**GIVEN TEXT:**
Minnesota has an official muffin, pop, fruit, mushroom and grain. The mushroom is the morel, which should have been Iowa’s. The grain is wild rice, which isn’t even a rice. Missouri has an official tree nut, grape and dessert. The tree nut is black walnut, which should have been Iowa’s because this is the only state where black walnuts grow in all counties. Missouri designated the ice cream cone its state dessert. It’s usually agreed that it was invented at the St. Louis’ Louisiana Purchase Exposition, sometimes called the St. Louis World Fair, in 1904.

Besides Iowa, only Arizona’s legislature has so resolutely refused to designate any food as official. In Arizona, fans of the chimichanga petition the legislature every year on behalf of that deep fried burrito.

Why not Iowa?

**PROVIDED MATERIAL:**
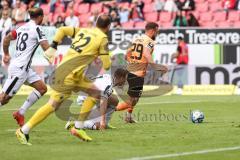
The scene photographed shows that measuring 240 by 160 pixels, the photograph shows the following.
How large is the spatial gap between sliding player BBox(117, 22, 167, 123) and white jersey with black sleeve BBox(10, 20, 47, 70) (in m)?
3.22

--

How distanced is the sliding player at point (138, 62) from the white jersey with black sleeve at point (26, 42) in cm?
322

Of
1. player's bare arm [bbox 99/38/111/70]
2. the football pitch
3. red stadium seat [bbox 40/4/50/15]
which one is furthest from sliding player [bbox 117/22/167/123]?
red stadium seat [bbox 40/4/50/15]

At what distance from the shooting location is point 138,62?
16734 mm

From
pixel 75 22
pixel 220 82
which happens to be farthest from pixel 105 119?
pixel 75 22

**SET TASK 1:**
From the text about official state foods, pull out the passage starting at "Minnesota has an" and ending at "deep fried burrito.".
**SET TASK 2:**
According to the text about official state foods, what did Missouri name as its state dessert?
**SET TASK 3:**
Carry on the text about official state foods from its last line, "Why not Iowa?"

**RESPONSE 1:**
Minnesota has an official muffin, pop, fruit, mushroom and grain. The mushroom is the morel, which should have been Iowa’s. The grain is wild rice, which isn’t even a rice. Missouri has an official tree nut, grape and dessert. The tree nut is black walnut, which should have been Iowa’s because this is the only state where black walnuts grow in all counties. Missouri designated the ice cream cone its state dessert. It’s usually agreed that it was invented at the St. Louis’ Louisiana Purchase Exposition, sometimes called the St. Louis World Fair, in 1904.

Besides Iowa, only Arizona’s legislature has so resolutely refused to designate any food as official. In Arizona, fans of the chimichanga petition the legislature every year on behalf of that deep fried burrito.

**RESPONSE 2:**
The ice cream cone.

**RESPONSE 3:**
We have been asking that question since 1990 when we teamed with the Lou and Larry in the Morning radio show. We began by recommending possible official state songs which we also lack. Listeners voted for “All I Have to Do Is Dream,” made famous by the Everly Brothers who lived awhile in Shenandoah and were discovered there on “KMA Country School,” a talent show produced by radio announcer and seed salesman Earl May. Our recommendation went nowhere with the Iowa legislature.

Iowa used to call itself The Corn State, but as our population moved from predominantly rural to mostly urban and suburban, we have developed a bipolar disorder identifying with our most bountiful agricultural product. Now Iowa corn is more likely to be found in toothpaste, glue, automotive fuel and the dreaded high fructose corn syrup than in foods to be proud of. Only our Latino population thinks of corn as sustenance. Should our official state bread be the corn tortilla?

Vegetables have their most historical context in squashes. The acorn squash is native to the state, not too far from Des Moines. The Sibley is far less known but a favorite of many chefs. In Des Moines, people think steak de Burgo should be the official state dish, but it’s mostly unknown outside the city.

In Sioux City, Muscatine and Ottumwa, loose meat sandwiches, by many different names, are revered as a sandwich. But breaded pork tenderloins are beloved statewide. And bacon, lettuce and tomato sandwiches are blessed with the best tomatoes on earth, plus myriad great bacons and superb artisans of both Italian and French breads.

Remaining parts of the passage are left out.